KDKA, KYW, WBZ, etc. certainly made "Westinghouse" a prominent part of their IDs for many years. I guess the idea was that if listeners trusted the maker of their household appliances, they'd trust that company to run a good radio station. On the other hand, I have no idea why a small regional broadcaster with no identity outside of radio would weigh down their TOH routine with gratuitous boasting. My favorite country station up here is WXXK Lebanon, NH, whose TOH ID goes "You're listening to the Valley's BIG Country, Kixx 100.5, WXXK Lebanon, part of the Great Eastern Radio family of stations!" What a mouthful! It's even worse on sister station WHDQ, a classic rocker that not only has a slogan and a corporate name to announce, but also two translators and an HD2!

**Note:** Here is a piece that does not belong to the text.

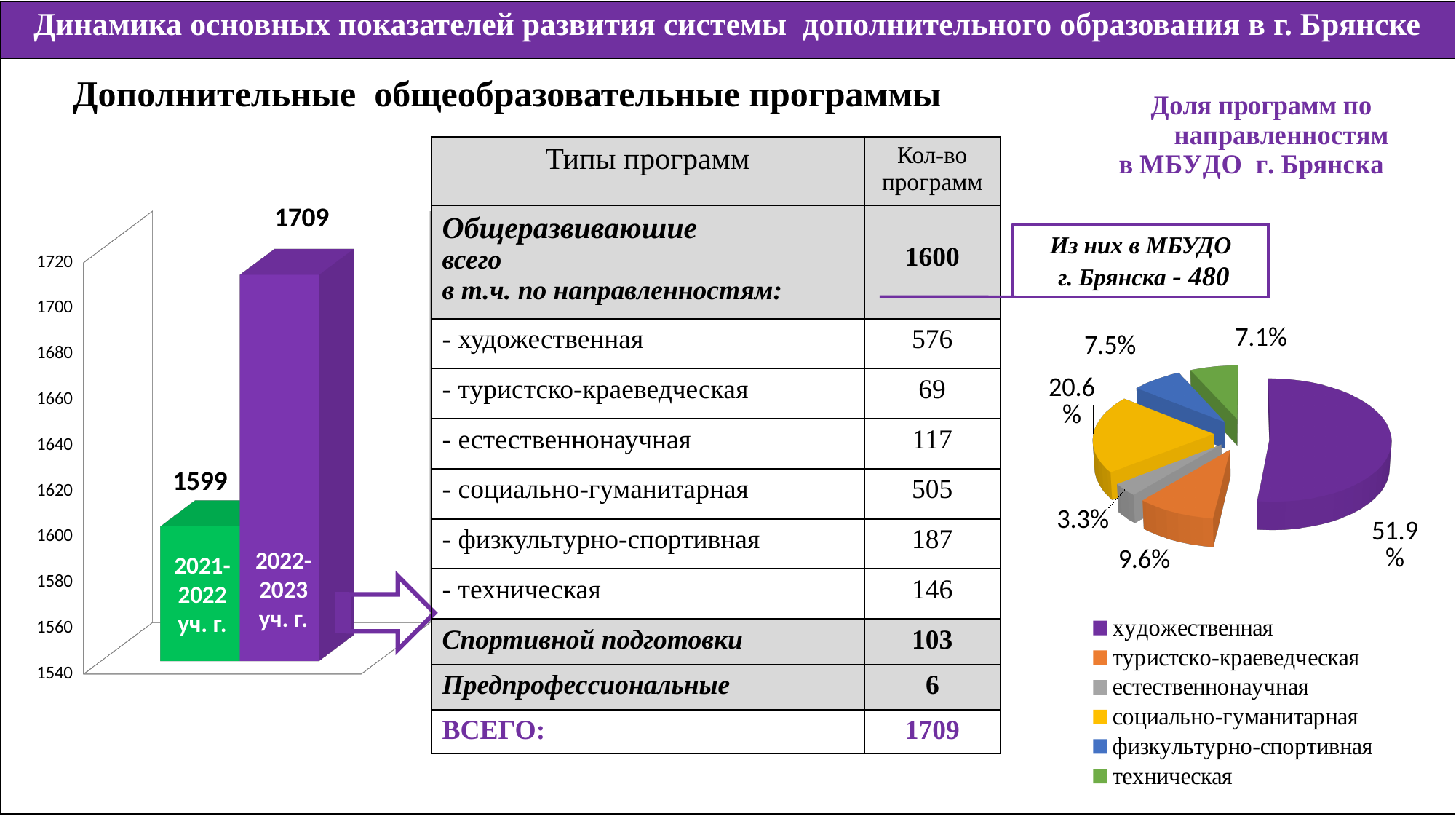
On the bar chart on the left, by how much does the value for 2022-2023 уч. г. exceed the value for 2021-2022 уч. г.? 110 How many categories does the legend of the pie chart 'Доля программ по направленностям в МБУДО г. Брянска' list? 6 On the bar chart on the left, what is the value for 2021-2022 уч. г.? 1599 On the pie chart 'Доля программ по направленностям в МБУДО г. Брянска', which is larger: туристско-краеведческая or физкультурно-спортивная? туристско-краеведческая On the pie chart 'Доля программ по направленностям в МБУДО г. Брянска', what share does социально-гуманитарная have? 20.6% On the pie chart 'Доля программ по направленностям в МБУДО г. Брянска', which category has the smallest share? естественнонаучная What kind of chart is the chart on the left of the slide? bar chart On the pie chart 'Доля программ по направленностям в МБУДО г. Брянска', which category has the largest share? художественная On the bar chart on the left, how many bars are plotted? 2 On the bar chart on the left, do the values rise or fall from 2021-2022 уч. г. to 2022-2023 уч. г.? rise On the bar chart on the left, what is the value for 2022-2023 уч. г.? 1709 On the pie chart 'Доля программ по направленностям в МБУДО г. Брянска', what share does художественная have? 51.9%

To my ears, the mentions of Audacy, iHeart, Cumulus, etc. at the top of the hour do little to enhance the image of the radio station, maybe even less than the mention of Great Eastern Radio does for the image of WXXK and its sister stations scattered around NH and VT. At least the people behind Great Eastern have something in common with the stations' listeners: They all live in New Hampshire or Vermont. What connections do the big national chains have with their cities of license that normal, human radio listeners would identify with or care about?
 
... so I have to ask: is adding ownership to the station ID a positive thing?

KDKA, KYW, WBZ, etc. certainly made "Westinghouse" a prominent part of their IDs for many years. I guess the idea was that if listeners trusted the maker of their household appliances, they'd trust that company to run a good radio station.

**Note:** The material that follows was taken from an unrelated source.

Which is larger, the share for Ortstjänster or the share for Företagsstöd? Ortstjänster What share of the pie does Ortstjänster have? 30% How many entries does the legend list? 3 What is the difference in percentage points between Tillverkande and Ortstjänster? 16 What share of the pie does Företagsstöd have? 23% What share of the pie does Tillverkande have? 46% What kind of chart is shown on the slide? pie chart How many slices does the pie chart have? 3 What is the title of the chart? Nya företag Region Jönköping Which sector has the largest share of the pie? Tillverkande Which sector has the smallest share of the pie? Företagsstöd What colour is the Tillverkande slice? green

Outside of that example, I can't think of a situation where putting the ownership in the legal ID benefits. For one thing, the major players have their licenses under subsidiary ownership, and the FCC rule says "the name of the licensee".

I doubt iHeart would want to air "KIIS-FM, IHM Licenses LLC, Los Angeles" every hour.

OTOH, the Westinghouse stations did it in the TOH, but not inserted. It has been just short of 16 years since 980 here in L.A. dropped the all-News format -- and that was 11 years after the Westinghouse stations became part of Infinity Broadcasting, but to this day I can still remember:

"The newswatch never stops on KFWB, Los Angeles ... Group W, a Westinghouse Broadcasting station. KFWB Newstime: X o'clock."

But I agree that adding the FM channel number, although allowed, would just be confusing to the listener. It might have made sense when some early FM receivers also included the channel numbers on their tuning dial (probably because when the service was moved from 42-50MHz to 88-108MHz, there was some talk about identifying by channel number instead of frequency).